L'UE "face à son destin"
Le Conseil européen réuni à Bruxelles ponctue deux semaines de bras de fer diplomatique autour de navires transportant des migrants secourus en Méditerranée, auxquels Rome a refusé l'accostage.
Il est aussi marqué par la fragilité inédite de la chancelière allemande Angela Merkel, dont l'autorité est défiée sur la question migratoire. Son ministre de l'Intérieur menace de refouler aux frontières les migrants déjà enregistrés ailleurs, de manière unilatérale, faute de mesures européennes contre les déplacements de migrants dans l'UE.
"L'Europe a beaucoup de défis mais celui lié à la question migratoire pourrait décider du destin de l'Union européenne", a prévenu jeudi Angela Merkel, appelant à des solutions "multilatérales" et non "unilatérales".
Le président français Emmanuel Macron est allé dans le même sens, écartant les "solutions nationales" à la question migratoire. "Je défendrai des solutions européennes de coopération dans l'UE", a-t-il plaidé à son arrivée à Bruxelles.
ats/ebz
Dérogation provisoire ou non aux principes de Dublin?
Le sommet devait initialement permettre de débloquer la réforme du régime d'asile européen, enlisée depuis deux ans. Mais cet objectif a été abandonné, les divergences étant trop fortes sur la réforme du Règlement de Dublin, qui confie aux pays de première entrée dans l'UE la responsabilité des demandes d'asile.
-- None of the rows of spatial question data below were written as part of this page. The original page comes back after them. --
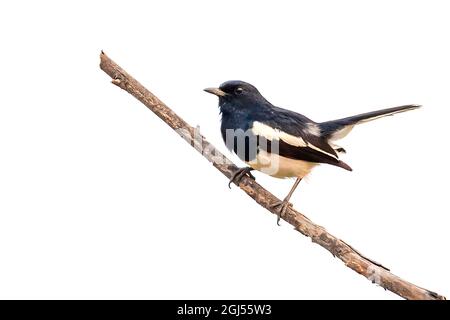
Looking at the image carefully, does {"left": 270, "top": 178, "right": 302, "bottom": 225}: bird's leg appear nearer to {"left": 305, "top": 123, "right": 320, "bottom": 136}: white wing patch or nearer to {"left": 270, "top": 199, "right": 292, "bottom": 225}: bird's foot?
{"left": 270, "top": 199, "right": 292, "bottom": 225}: bird's foot

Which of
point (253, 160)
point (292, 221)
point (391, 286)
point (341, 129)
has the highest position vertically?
point (341, 129)

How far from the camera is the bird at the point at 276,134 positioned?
503 centimetres

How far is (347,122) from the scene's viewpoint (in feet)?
16.9

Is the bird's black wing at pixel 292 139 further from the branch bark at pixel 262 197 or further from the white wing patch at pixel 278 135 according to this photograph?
the branch bark at pixel 262 197

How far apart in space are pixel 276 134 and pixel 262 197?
50 cm

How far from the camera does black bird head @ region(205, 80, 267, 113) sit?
5223mm

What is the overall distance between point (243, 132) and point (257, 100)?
278 mm

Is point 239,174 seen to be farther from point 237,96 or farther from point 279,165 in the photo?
point 237,96

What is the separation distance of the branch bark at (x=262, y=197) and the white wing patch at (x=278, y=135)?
17.3 inches

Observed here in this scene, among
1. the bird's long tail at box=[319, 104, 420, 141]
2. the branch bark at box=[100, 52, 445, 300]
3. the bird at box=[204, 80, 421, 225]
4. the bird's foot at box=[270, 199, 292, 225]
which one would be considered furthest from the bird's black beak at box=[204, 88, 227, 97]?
the bird's foot at box=[270, 199, 292, 225]

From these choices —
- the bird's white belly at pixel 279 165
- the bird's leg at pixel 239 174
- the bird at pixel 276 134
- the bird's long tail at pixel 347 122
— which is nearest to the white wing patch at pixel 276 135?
the bird at pixel 276 134

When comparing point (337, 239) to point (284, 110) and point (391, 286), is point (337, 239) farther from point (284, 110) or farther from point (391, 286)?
point (284, 110)

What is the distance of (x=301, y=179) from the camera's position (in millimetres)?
5207

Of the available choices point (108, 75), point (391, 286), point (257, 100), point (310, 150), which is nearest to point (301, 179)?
point (310, 150)
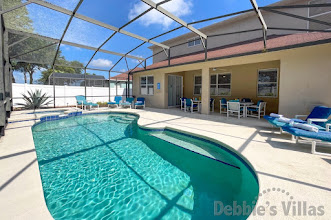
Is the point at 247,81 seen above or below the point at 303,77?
above

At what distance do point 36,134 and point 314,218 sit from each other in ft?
24.9

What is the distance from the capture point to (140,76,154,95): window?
12.1m

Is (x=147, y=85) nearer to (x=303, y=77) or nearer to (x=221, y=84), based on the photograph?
(x=221, y=84)

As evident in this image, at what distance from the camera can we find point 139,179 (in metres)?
3.07

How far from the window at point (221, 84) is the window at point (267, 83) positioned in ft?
5.76

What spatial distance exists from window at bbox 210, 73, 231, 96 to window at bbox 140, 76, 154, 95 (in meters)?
4.65

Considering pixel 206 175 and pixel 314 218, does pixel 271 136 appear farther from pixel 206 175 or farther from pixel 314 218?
pixel 314 218

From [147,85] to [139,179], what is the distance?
32.7 feet

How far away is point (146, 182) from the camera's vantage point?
299 cm

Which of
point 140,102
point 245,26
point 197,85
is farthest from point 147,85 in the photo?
point 245,26

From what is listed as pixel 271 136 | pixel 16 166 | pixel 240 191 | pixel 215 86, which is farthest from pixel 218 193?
pixel 215 86

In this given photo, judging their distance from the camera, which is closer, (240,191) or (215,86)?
(240,191)

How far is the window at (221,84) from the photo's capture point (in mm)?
9961

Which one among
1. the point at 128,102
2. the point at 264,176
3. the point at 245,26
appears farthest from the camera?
the point at 128,102
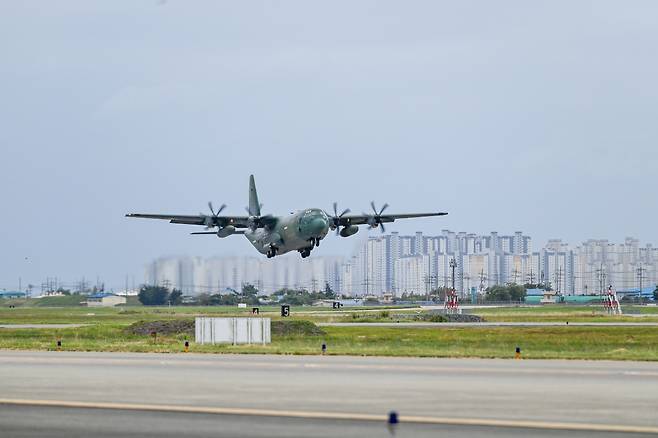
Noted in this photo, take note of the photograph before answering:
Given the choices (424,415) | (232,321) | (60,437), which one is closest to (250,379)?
(424,415)

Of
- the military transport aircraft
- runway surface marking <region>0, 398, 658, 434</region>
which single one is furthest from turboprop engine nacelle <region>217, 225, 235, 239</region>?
runway surface marking <region>0, 398, 658, 434</region>

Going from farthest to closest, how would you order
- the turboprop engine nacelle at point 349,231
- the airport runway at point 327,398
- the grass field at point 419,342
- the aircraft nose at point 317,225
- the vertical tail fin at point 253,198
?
the vertical tail fin at point 253,198 < the turboprop engine nacelle at point 349,231 < the aircraft nose at point 317,225 < the grass field at point 419,342 < the airport runway at point 327,398

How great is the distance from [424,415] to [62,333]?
4863 centimetres

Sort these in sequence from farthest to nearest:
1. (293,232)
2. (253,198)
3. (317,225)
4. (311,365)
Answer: (253,198) < (293,232) < (317,225) < (311,365)

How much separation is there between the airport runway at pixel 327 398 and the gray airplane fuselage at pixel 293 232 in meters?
52.4

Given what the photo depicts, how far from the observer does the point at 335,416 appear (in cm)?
2214

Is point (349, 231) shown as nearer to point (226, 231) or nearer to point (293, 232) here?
point (293, 232)

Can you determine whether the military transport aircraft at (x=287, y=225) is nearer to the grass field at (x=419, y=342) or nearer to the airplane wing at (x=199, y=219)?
the airplane wing at (x=199, y=219)

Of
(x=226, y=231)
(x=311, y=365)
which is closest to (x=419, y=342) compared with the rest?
(x=311, y=365)

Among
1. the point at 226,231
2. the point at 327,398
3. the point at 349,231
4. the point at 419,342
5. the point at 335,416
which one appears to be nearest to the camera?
the point at 335,416

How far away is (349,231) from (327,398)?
73383 mm

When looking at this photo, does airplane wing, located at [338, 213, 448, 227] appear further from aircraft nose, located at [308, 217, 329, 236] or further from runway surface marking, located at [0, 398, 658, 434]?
runway surface marking, located at [0, 398, 658, 434]

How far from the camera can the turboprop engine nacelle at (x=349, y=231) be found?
98.6 m

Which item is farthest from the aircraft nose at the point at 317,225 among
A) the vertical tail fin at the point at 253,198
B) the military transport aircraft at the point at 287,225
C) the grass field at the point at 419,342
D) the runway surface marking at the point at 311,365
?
the runway surface marking at the point at 311,365
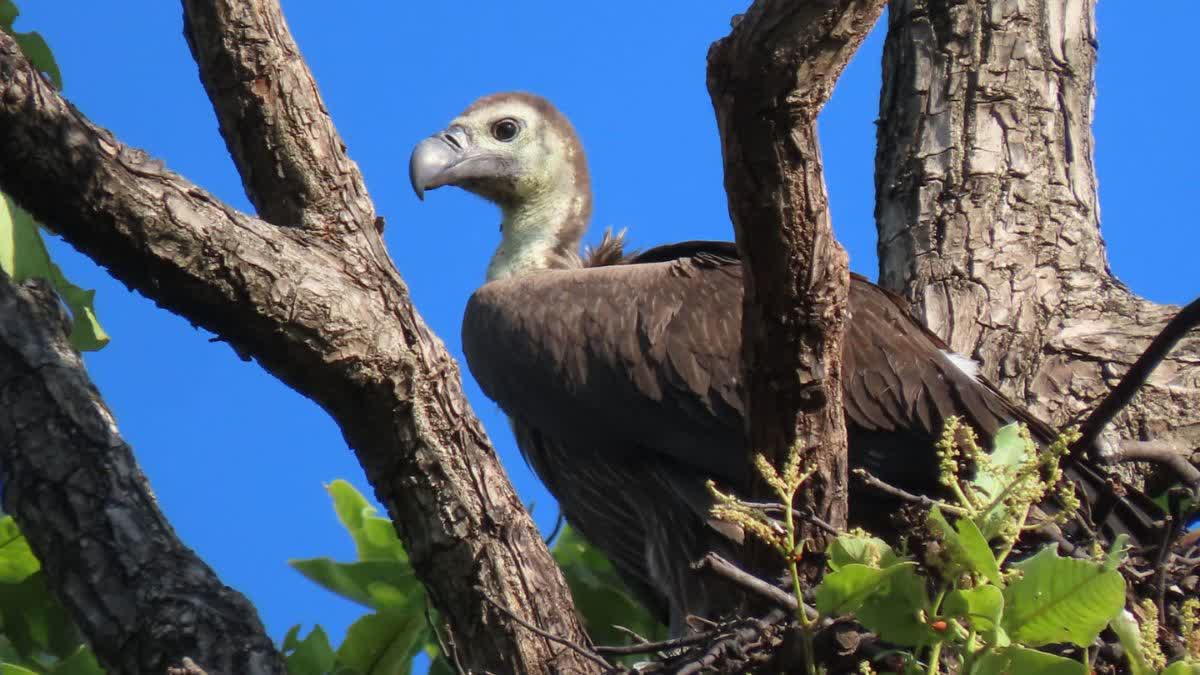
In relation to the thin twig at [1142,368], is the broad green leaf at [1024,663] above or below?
below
La Commission propose de déroger à ce principe ponctuellement en période de crise, avec une répartition des demandeurs d'asile dans l'UE depuis leur lieu d'arrivée. Mais des pays comme la Hongrie et la Pologne, soutenus par l'Autriche, s'y opposent frontalement.
L'Italie demande au contraire un système permanent de répartition, et l'abandon pur et simple du principe de la responsabilité du pays d'arrivée.
La Libye s'estime abandonnée par l'Europe
Pour intercepter ou sauver des migrants en Méditerranée, les garde-côtes libyens ne disposent que de quatre navires, dont un "en panne", restant parfois à quai... faute de carburant.
"Nous ne recevons aucun soutien, ni de l'intérieur (du pays) ni de l'extérieur", a déploré le général Ayoub Kacem, porte-parole de la marine libyenne, précisant que les vedettes utilisées par ses hommes sont "prêtées" par Rome depuis 2010.
"Les navires ont atteint leur limite", a-t-il ajouté, mettant en garde contre un "effondrement total" des gardes-côtes libyens.
Plongée dans le chaos depuis la chute du régime de Mouammar Kadhafi en 2011 et minée par les luttes d'influence, l'insécurité et une crise économique, la Libye estime avoir été abandonnée par l'Europe pour faire face seule aux flux de migrants transitant sur son territoire.